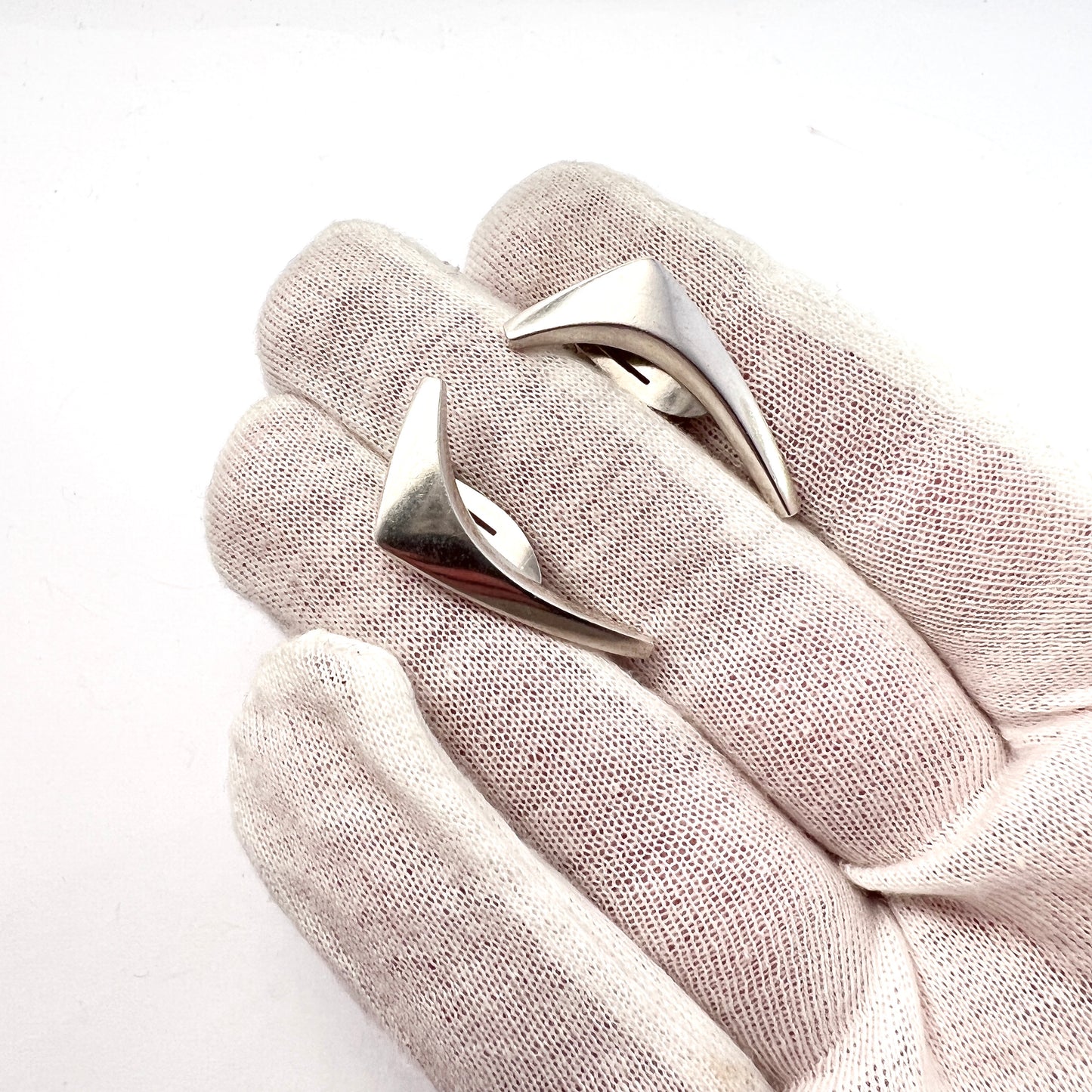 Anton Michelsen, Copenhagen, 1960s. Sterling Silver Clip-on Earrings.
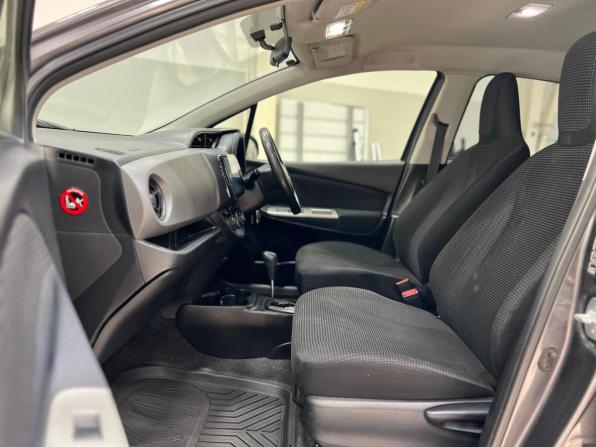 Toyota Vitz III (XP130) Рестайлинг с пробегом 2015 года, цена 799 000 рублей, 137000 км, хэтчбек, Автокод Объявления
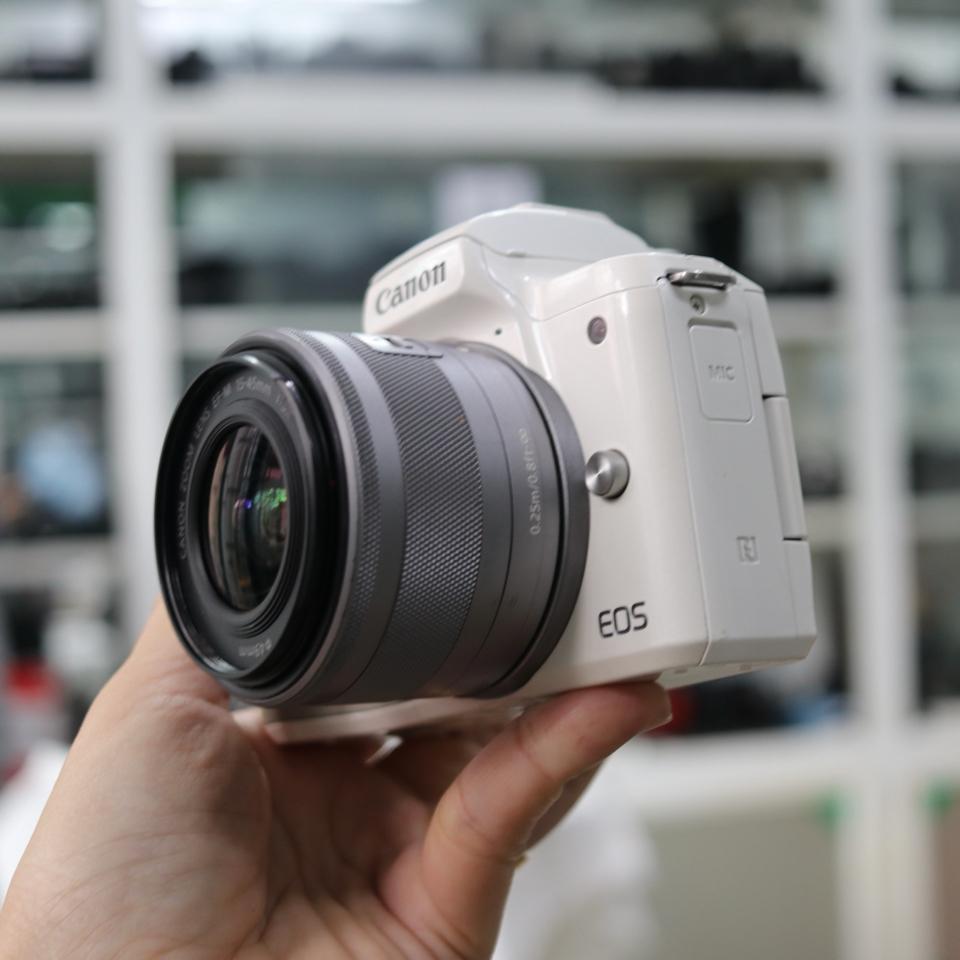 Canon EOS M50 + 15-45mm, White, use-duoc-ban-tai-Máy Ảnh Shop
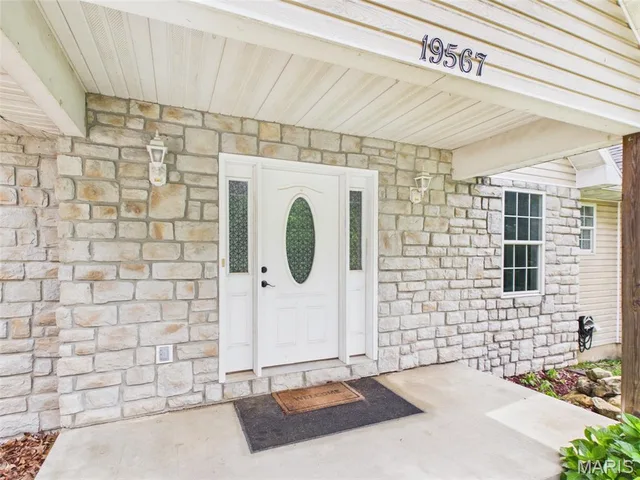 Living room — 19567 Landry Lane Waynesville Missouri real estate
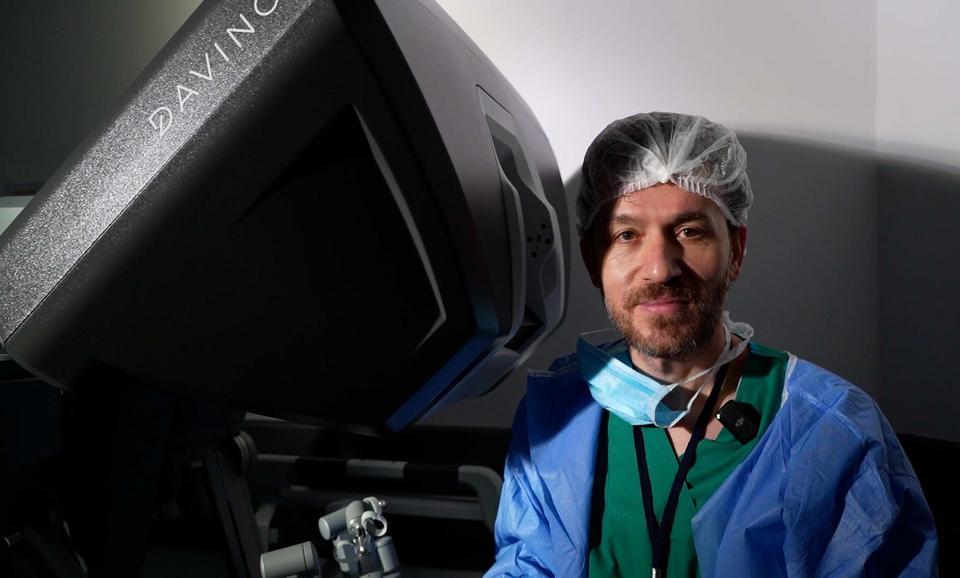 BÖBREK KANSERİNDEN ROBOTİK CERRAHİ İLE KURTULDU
...
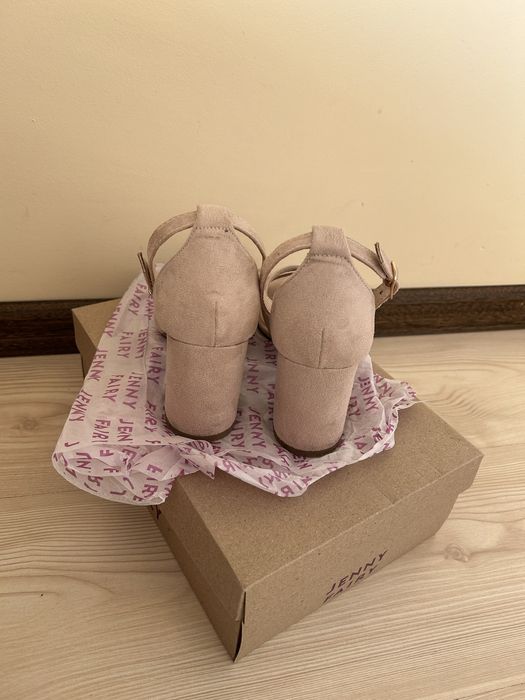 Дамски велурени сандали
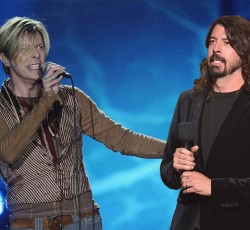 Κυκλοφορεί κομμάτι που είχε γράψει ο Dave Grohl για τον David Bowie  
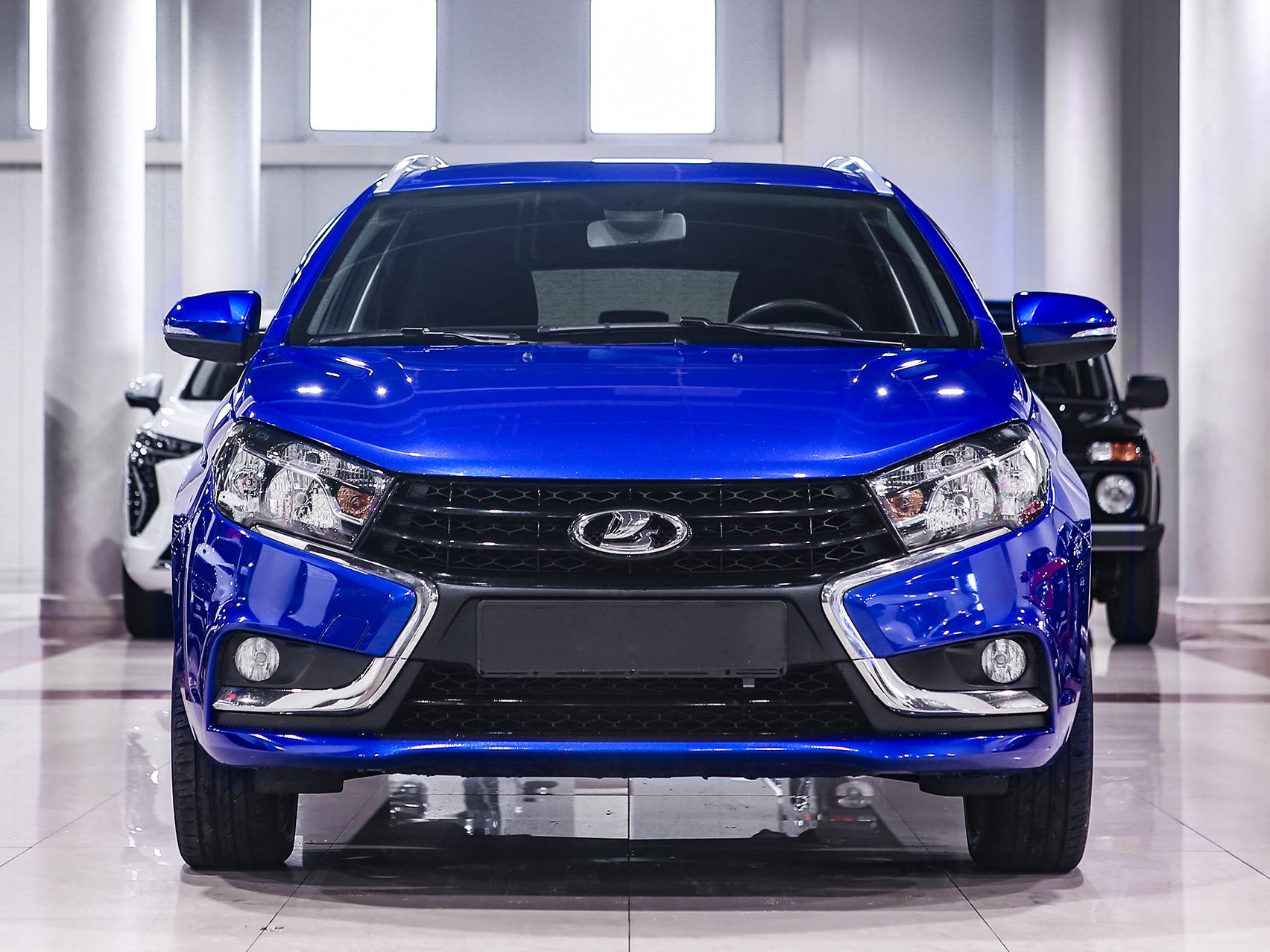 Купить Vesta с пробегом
---
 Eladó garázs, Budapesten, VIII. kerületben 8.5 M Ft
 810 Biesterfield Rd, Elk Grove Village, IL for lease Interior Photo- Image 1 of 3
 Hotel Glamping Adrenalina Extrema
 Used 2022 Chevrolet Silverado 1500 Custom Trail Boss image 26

:: WORK ORDER ::
Please write out the entries starting at "Anton Michelsen, Copenhagen, 1960s." and ending at "BÖBREK KANSERİNDEN ROBOTİK", swapping in "Black" where "White" appears and leaving everything else unchanged. Omit the pictures.

:: ANSWER TO THE PROBLEM ::
 Anton Michelsen, Copenhagen, 1960s. Sterling Silver Clip-on Earrings.
 Toyota Vitz III (XP130) Рестайлинг с пробегом 2015 года, цена 799 000 рублей, 137000 км, хэтчбек, Автокод Объявления
 Canon EOS M50 + 15-45mm, Black, use-duoc-ban-tai-Máy Ảnh Shop
 Living room — 19567 Landry Lane Waynesville Missouri real estate
 BÖBREK KANSERİNDEN ROBOTİK CERRAHİ İLE KURTULDU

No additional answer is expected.